Foi também aprovado o Plano Estratégico e de Marketing para o Turismo dos Açores, cuja elaboração envolveu a população, os agentes do mercado, os líderes de opinião e os partidos políticos, “espelhando uma visão integrada e abrangente da sociedade para um sector fundamental ao desenvolvimento dos Açores”, acrescentando que o Plano agora aprovado “tem como objectivo central a definição de um conjunto de estratégias tendentes a atingir a qualificação e o desenvolvimento sustentável do sector do turismo, a preservação do meio ambiente e o desenvolvimento da actividade turística como ferramenta de dinamização da economia regional em todas as ilhas”.
 O Plano Estratégico, segundo afirma o Governo, apresenta propostas e recomendações que visam alavancar a notoriedade dos Açores junto dos consumidores finais, posicionar o arquipélago como um destino exclusivo de natureza exuberante, promover a cooperação permanente entre os intervenientes públicos e privados na sua execução, melhorar a competitividade do destino e aumentar os fluxos turísticos.

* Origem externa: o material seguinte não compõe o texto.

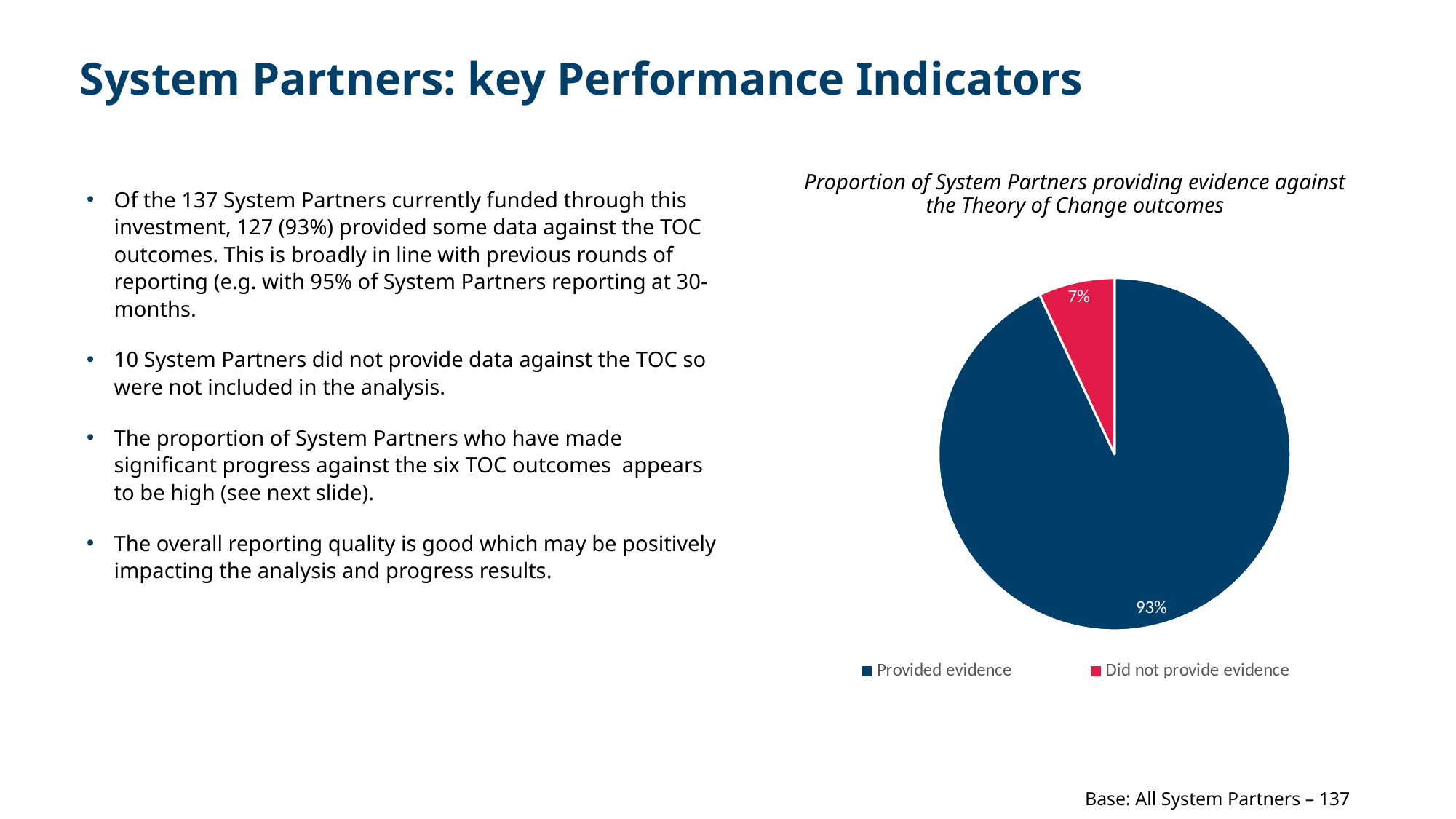
Which slice of the pie is the smallest? Did not provide evidence What percentage of System Partners did not provide evidence? 7% What is the difference in percentage points between the 'Provided evidence' and 'Did not provide evidence' slices? 86 What kind of chart is shown on the slide? Pie chart What is the title of the pie chart? Proportion of System Partners providing evidence against the Theory of Change outcomes Which is larger: the share that provided evidence or the share that did not provide evidence? Provided evidence How many slices does the pie chart have? 2 What colour is the 'Did not provide evidence' slice? Red Which slice of the pie is the largest? Provided evidence What share of the pie does the 'Did not provide evidence' slice represent? 7% What percentage of System Partners provided evidence? 93% How many entries does the legend list? 2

 “O trabalho desenvolvido e a sua implementação vai munir este sector de uma política de desenvolvimento positiva e sustentável, dando um contributo fundamental para a tomada de decisão dos agentes e investidores do turismo, para que, melhor informados, possam orientar a sua atividade de forma mais eficaz e profícua”, conclui.
 Este Plano será, oportunamente, objecto de apresentação pública.
Foi ainda aprovada uma resolução que define o modelo de governação do Programa Operacional MAR 2020 na Região Autónoma dos Açores, dando início aos procedimentos necessários à operacionalização dos apoios comunitários relativos ao Fundo Europeu dos Assuntos Marítimos e das Pescas (FEAMP) na Região.
O Executivo Regional autorizou a abertura de um concurso público para o lançamento da empreitada de construção do canal de desvio de afluentes da Ribeira do Salto da Inglesa e de consolidação do leito e margens do canal do Salto do Fojo, nas Furnas, Concelho da Povoação.
 O preço base da empreitada é de 1 milhão e 500 mil euros e o prazo de execução é de 450 dias.
 “Apesar de os dados da monitorização da qualidade da água da Lagoa das Furnas evidenciarem uma evolução positiva desde 2008, o estado atual da lagoa ainda não atingiu os parâmetros qualitativos ambicionados, devido ao volume de carga orgânica que ainda aflui à massa de água, nomeadamente nutrientes como o fósforo e o azoto”, explica o governo, acrescentando que “esta intervenção, enquadrada no desenvolvimento do Plano de Ordenamento da Bacia Hidrográfica da Lagoa das Furnas, contribuirá para a diminuição da afluência de nutrientes para a massa de água, através da redução das escorrências, bem como da sua dinâmica de assoreamento”.
Foi também aprovada uma anteProposta de Lei que, sem prejuízo do regime aplicável aos subsistemas de saúde existentes, não são cobrados pelo SNS ou entidades nele integradas, aos utentes ou unidades de saúde da Região, os cuidados de Saúde prestados aos utentes do SRS
Foram ainda aprovadas outras matérias, nomeadamente a transferência de terrenos e edifícios para outras entidades.